Bank vault
Image from Shutterstock.com

A banking botnet that was taken down nine months ago by police in several European countries earlier this year has come back, with Canadians counting for over half the victims so far.

According to a post from IBM this morning, the Ramnit Trojan and botnet, which once spread malware from some 300 domain addresses, has a new variant and has been seen in attacks on banks and e-commerce transactions in Canada, Australia, the U.S. and Finland.

New Ramnit Emerges – Target Geo Distribution per URL Count (Source: IBM Trusteer)

(Graphic from IBM)

“The Ramnit botnet is communicating with new attack servers, employs a completely new and much shorter configuration file and uses a revamped webinjection scheme against its infected victims,” Limor Kessem, an IBM security evangelist wrote. “The new Ramnit also operates with a real-time webinjection server, selectively pulling attack schemes on the fly when infected users browse to a few major banks in Canada.”

When Ramnit was first discovered in the wild in 2010, she said, it was only the name of a worm used as an infection vector that leveraged the use of removable drives and network shares to spread to new endpoints. In 2011, Ramnit’s developers added code chunks borrowed from the leaked Zeus Trojan sources and turned it into a banking Trojan.

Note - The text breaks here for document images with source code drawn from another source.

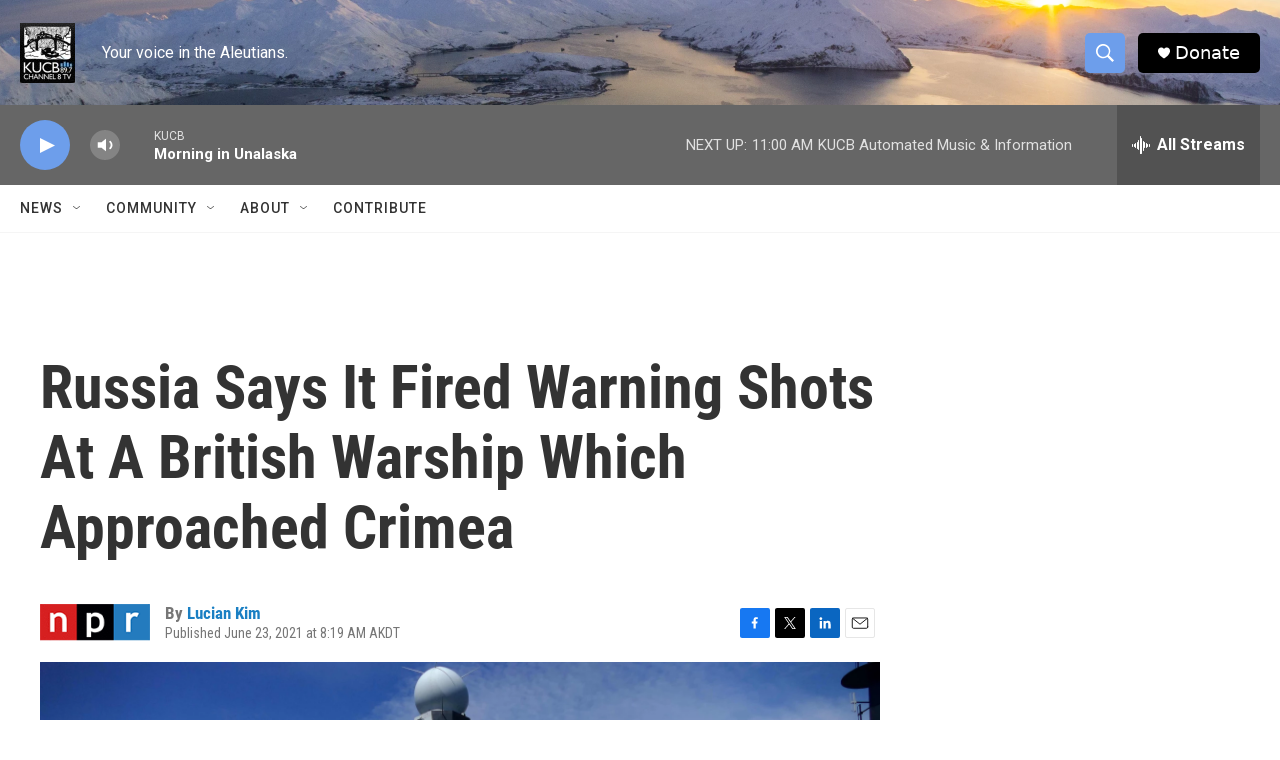

--- FILE ---
content_type: text/html; charset=utf-8
request_url: https://www.google.com/recaptcha/api2/aframe
body_size: 267
content:
<!DOCTYPE HTML><html><head><meta http-equiv="content-type" content="text/html; charset=UTF-8"></head><body><script nonce="1Eb5K6Rf1kV-yfwQpNQQkQ">/** Anti-fraud and anti-abuse applications only. See google.com/recaptcha */ try{var clients={'sodar':'https://pagead2.googlesyndication.com/pagead/sodar?'};window.addEventListener("message",function(a){try{if(a.source===window.parent){var b=JSON.parse(a.data);var c=clients[b['id']];if(c){var d=document.createElement('img');d.src=c+b['params']+'&rc='+(localStorage.getItem("rc::a")?sessionStorage.getItem("rc::b"):"");window.document.body.appendChild(d);sessionStorage.setItem("rc::e",parseInt(sessionStorage.getItem("rc::e")||0)+1);localStorage.setItem("rc::h",'1769624811621');}}}catch(b){}});window.parent.postMessage("_grecaptcha_ready", "*");}catch(b){}</script></body></html>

The new Ramnit variants discovered by IBM are identical to the previous ones in terms of their source code and behavior patterns, researchers said. The only changes are in the webinjections and the configuration file. As a number of other Trojans, like Shifu, Dridex and Neverquest, use the exact same webinjections and remote servers, IBM suspects gangs behind these are purchasing software-as-a-service (SaaS) from the same injection developer.

Typically the malware is spread through malvertising in email and social media, leveraging the Angler exploit kit.

In February Europol’s European Cybercrime Centre co-ordinated a joint international operation to take down the Ramnit botnet, which it said had infected 3.2 million computers around the world. It was led by police in Britain, authorities in Germany, Italy, the Netherlands and help from Microsoft, Symantec and AnubisNetworks.